However confessional her music is, Sharon Van Etten isn’t a minimalist singer-songwriter. Her live performance, though uncluttered, isn’t minimalist either. Switching between different guitars and omnichord on each song, she is rarely still for very long, always occupied with tuning or adjusting levels as much as she is with singing. Most of her set is taken from her latest album, this year’s Are We There, with non-album tracks “I Don’t Want to Let You Down” and “Tell Me,” plus an unrecorded Karen Dalton cover from a forth-coming compilation thrown in for good measure.
What is perhaps the best aspect of Van Etten’s live show is that she preserves the vocal harmonies that are so carefully crafted on her albums with the help of her bandmates’ backing vox. Songs like “Break Me,” with its interwoven lyrics, shine through because of it. But because Van Etten is so egalitarian about the harmonies, it isn’t until she is on her own with just her guitar that the true, overwhelming depth of her voice is apparent. On her own, it’s her voice that fills the room, that whispers and warbles and could knock anyone flat with its strength.

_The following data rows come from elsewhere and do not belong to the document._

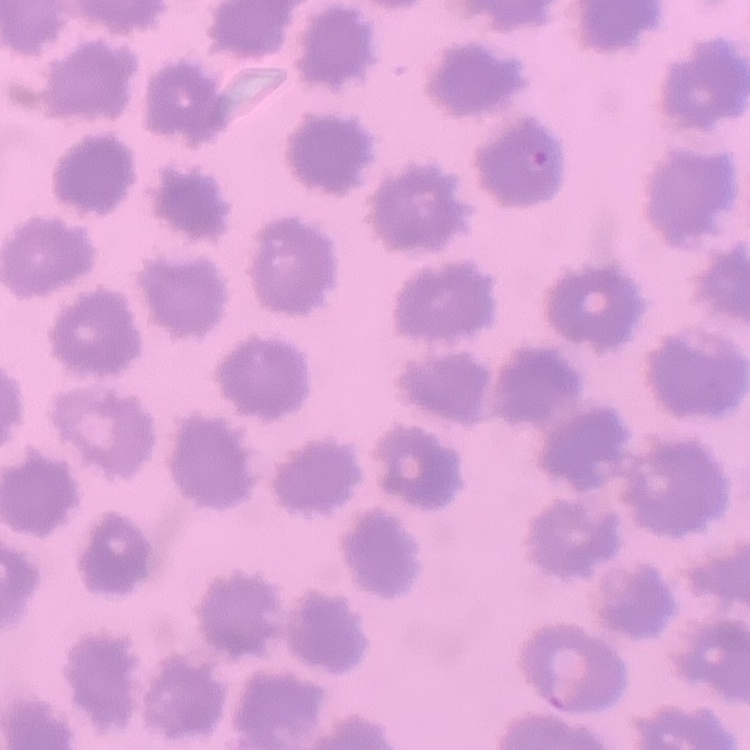

No rouleaux formation.

Thin peripheral smear. One tile cut from a larger photomicrograph. Stained with either Field's or Giemsa.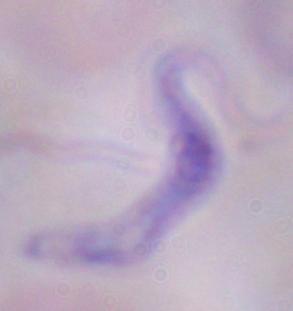
Captured at 1000x magnification. Micrograph. A trypanosome is seen.Classify this cell by malaria status.
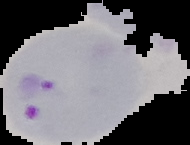
It is parasitized.

preparation = thin blood smear
image size = 190×145 pixels
image type = cell region segmented out of the field of view; surrounding area masked to black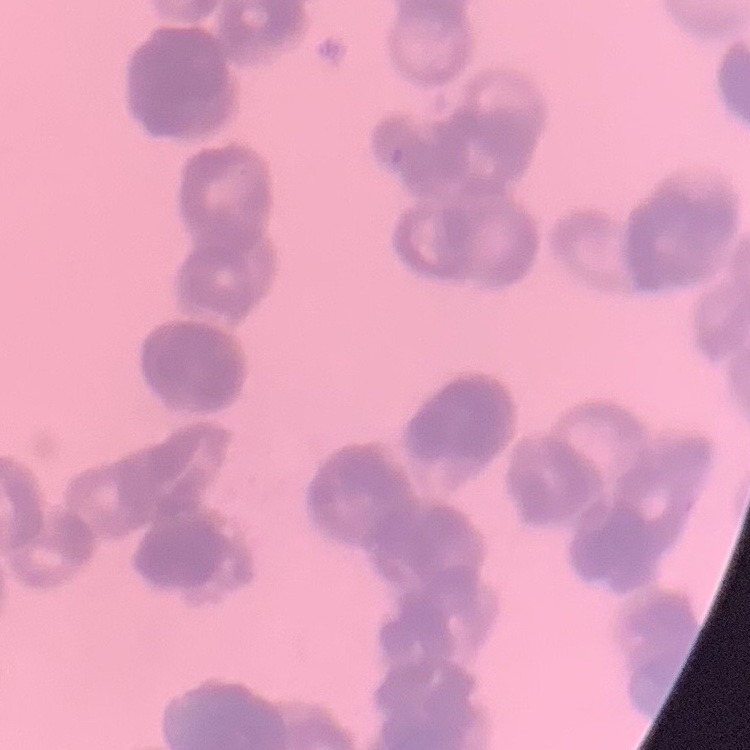

The erythrocytes show rouleaux formation. Thin blood film. Field's or Giemsa stain. One tile cut from a larger photomicrograph.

It’s not surprising that Van Etten is a formidable performer, but the way she talks to her audience is. There is a seriousness to her recordings that leads the listener to imagine the delivery with a straight face and maybe a raised eyebrow, whether she’s making reference to a relationship or defecation. But there is an affable goofiness that comes out between songs. The longer she’s on stage, the more rambling her chatter becomes. It’s the increasingly relaxed demeanor that has her talking about which songs her parents like best, giving reviews of local restaurants, and admitting that people call her “ADDSVE.” It’s a different kind of emotion from Van Etten, and it’s endearing. And really, who among us couldn’t use a recommendation for a good Italian restaurant?